**Aufgabenstellung**
(a) An welchem Tag verkündete der Erste Senat laut dem Text zum Tarifeinheitsgesetz sein Urteil?
(b) Führen Sie den Text zum Tarifeinheitsgesetz im Anschluss an seinen letzten Satz weiter.

**Quellenauszug**

__________________________________________________

Tarifeinheitsgesetz auf dem Prüfstand – Mit Grundgesetz (teilweise) nicht vereinbar
Der Erste Senat des Bundesverfassungsgerichts sorgt mit seinem am 11. Juli 2017 verkündeten Urteil zum Tarifrecht für mehr Unsicherheit als Klarheit. Die höchsten deutschen Richter hatten über die Verfassungsbeschwerde mehrerer Spartengewerkschaften zu entscheiden. Es ging um die Verletzung ihrer Koalitionsfreiheit durch das Tarifeinheitsgesetz, genauer durch die Regelung zur Tarifkollision. Ihrer Auffassung nach sei § 4a TVG verfassungswidrig.

__________________________________________________

**Erfasste Daten**

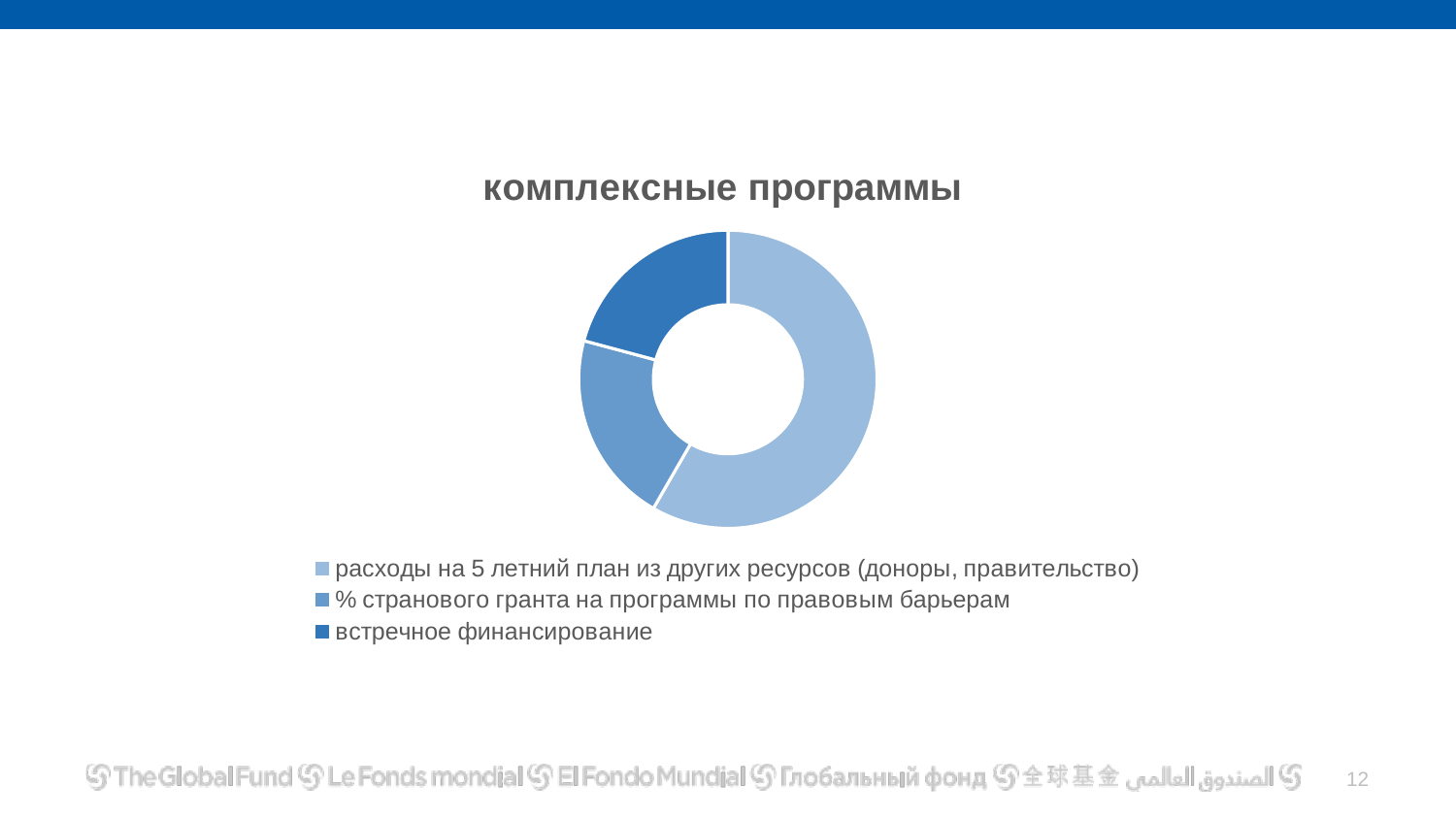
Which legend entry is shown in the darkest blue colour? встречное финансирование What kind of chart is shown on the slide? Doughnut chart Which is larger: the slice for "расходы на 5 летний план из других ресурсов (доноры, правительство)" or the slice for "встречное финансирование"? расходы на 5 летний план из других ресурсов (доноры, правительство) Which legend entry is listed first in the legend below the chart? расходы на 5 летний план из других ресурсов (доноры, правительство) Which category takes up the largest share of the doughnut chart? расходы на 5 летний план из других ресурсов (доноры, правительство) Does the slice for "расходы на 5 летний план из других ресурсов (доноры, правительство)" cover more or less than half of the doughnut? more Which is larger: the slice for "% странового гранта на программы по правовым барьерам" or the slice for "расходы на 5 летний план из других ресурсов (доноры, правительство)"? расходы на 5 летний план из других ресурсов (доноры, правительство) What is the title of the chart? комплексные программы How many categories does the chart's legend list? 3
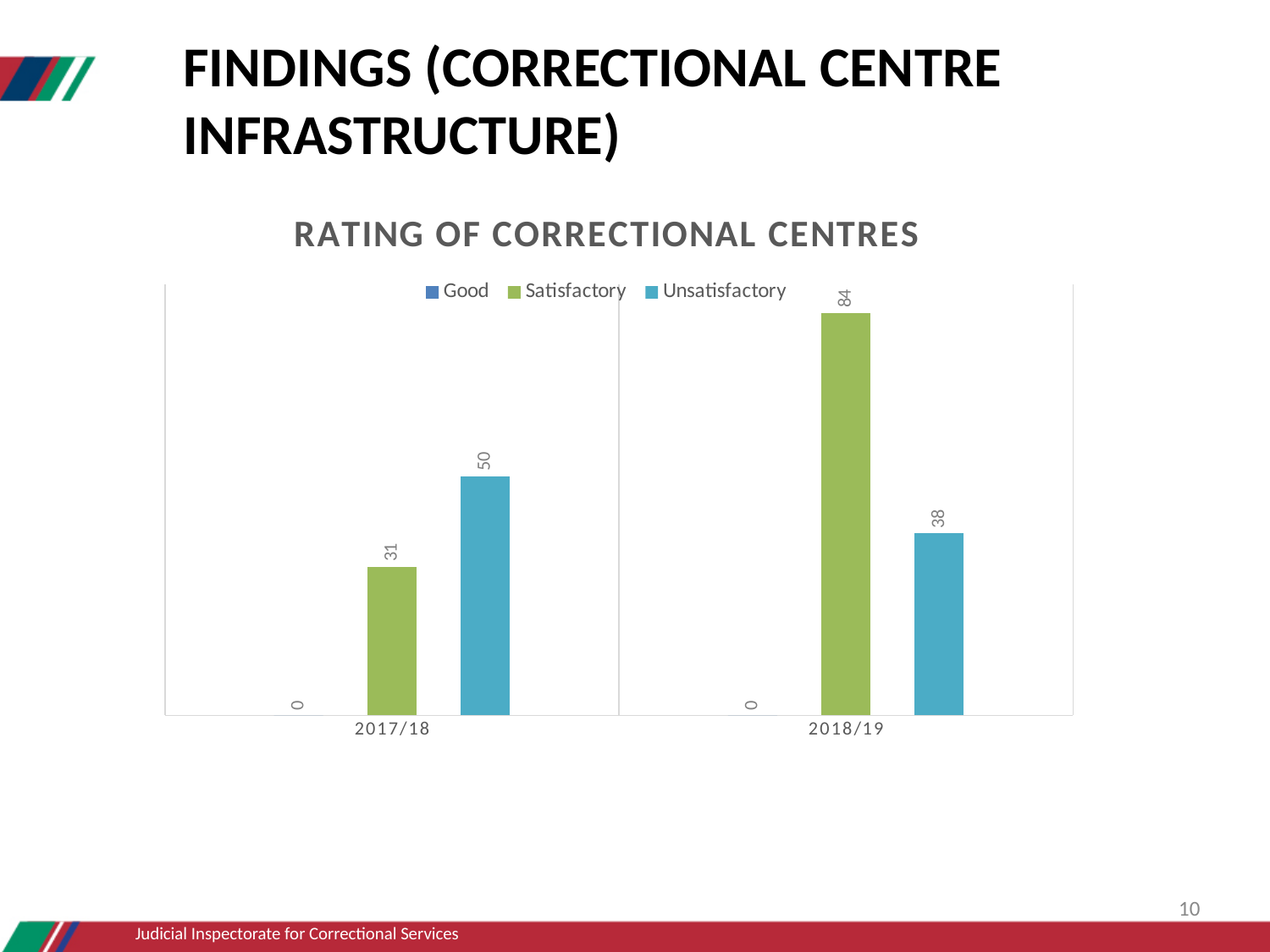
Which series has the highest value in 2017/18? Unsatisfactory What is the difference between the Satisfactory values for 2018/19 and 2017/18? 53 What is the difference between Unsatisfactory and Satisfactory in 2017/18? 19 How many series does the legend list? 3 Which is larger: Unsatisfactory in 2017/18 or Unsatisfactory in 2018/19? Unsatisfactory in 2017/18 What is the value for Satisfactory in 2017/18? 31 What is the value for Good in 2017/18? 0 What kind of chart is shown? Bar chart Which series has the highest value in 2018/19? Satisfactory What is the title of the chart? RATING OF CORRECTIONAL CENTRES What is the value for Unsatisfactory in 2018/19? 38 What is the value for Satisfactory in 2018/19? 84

__________________________________________________

**Ihre Antworten**
(a) Am 11. Juli 2017.

(b)
Soweit wollten die Verfassungsrichter mehrheitlich zwar nicht gehen. Dem Gesetzgeber wurde aber aufgegeben, die Belange der kleineren Gewerkschaften bei Tarifkollisionen angemessen zu berücksichtigen, um die Interessen derjenigen, deren Tarifvertrag verdrängt wird, auch weiterhin ausreichend sicher zu stellen. Wie das konkret geschehen soll, darüber schwiegen sich die Karlsruher Richter aus. Sie stellten klar, dass über noch offene Fragen die Arbeitsgerichte zu entscheiden haben.
Worum geht es genau?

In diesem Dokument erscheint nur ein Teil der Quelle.